Saturday, April 22, 2017

That thing we did tonight. And lots of crying.

Tonight there was sex. It was good sex. It met my needs, it made the pain stop, and it was fun and it was my Master taking care of me, helping me let go of control. I felt I had to be in control of myself, that I had to be able to handle anything that happened. 

Once we got everything ready for vending tomorrow (today, I wake up in three hours) we went upstairs and he sat me in position two and we talk. Of course I cried, I cried today when I couldn't get the box of business cards to close, but this was an important, no holds barred, floodgates kind of crying. Which led to sex. It is the second time we've had really good sex after I've had weird unrestrained crying and I'm strangely ok with it, and it strangely makes everything better. 

So that thing, in movies where the girl is freaking out and the guy kisses her? In certain situations, it really works. Because he let me finish talking, and to comfort me, we kissed, and then, me still crying (just tears flowing, not sobbing at this point, that would be weird) we ended up snuggling, he rubbed my back, and then, followed up with really hot kinky damn sexy sex with things that were so beautiful they made me want to cry.  But enough about the crying. 

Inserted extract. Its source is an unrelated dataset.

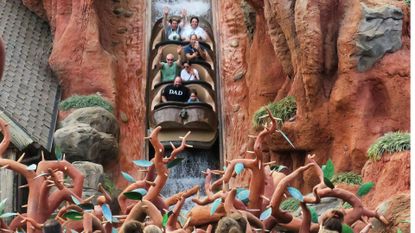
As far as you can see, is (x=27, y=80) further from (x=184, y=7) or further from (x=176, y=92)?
(x=184, y=7)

There was doggy style, and a leather hood, and pulling the leather hood into whatever position he wanted so my head was pulled back while we were banging, and I was changing my body to fit better, and there was a little mean hitty stick (what is it called? From Tattoo) and it even felt good, and I think I actually moaned "oh yes" this time it was so delicious. And there was lots of pain and pinches that made me giggle.

He took care of my needs and helped my head go away so I could stop worrying and hurting for a while. 
I didn't know it was what I needed but it was, and it helped me so much.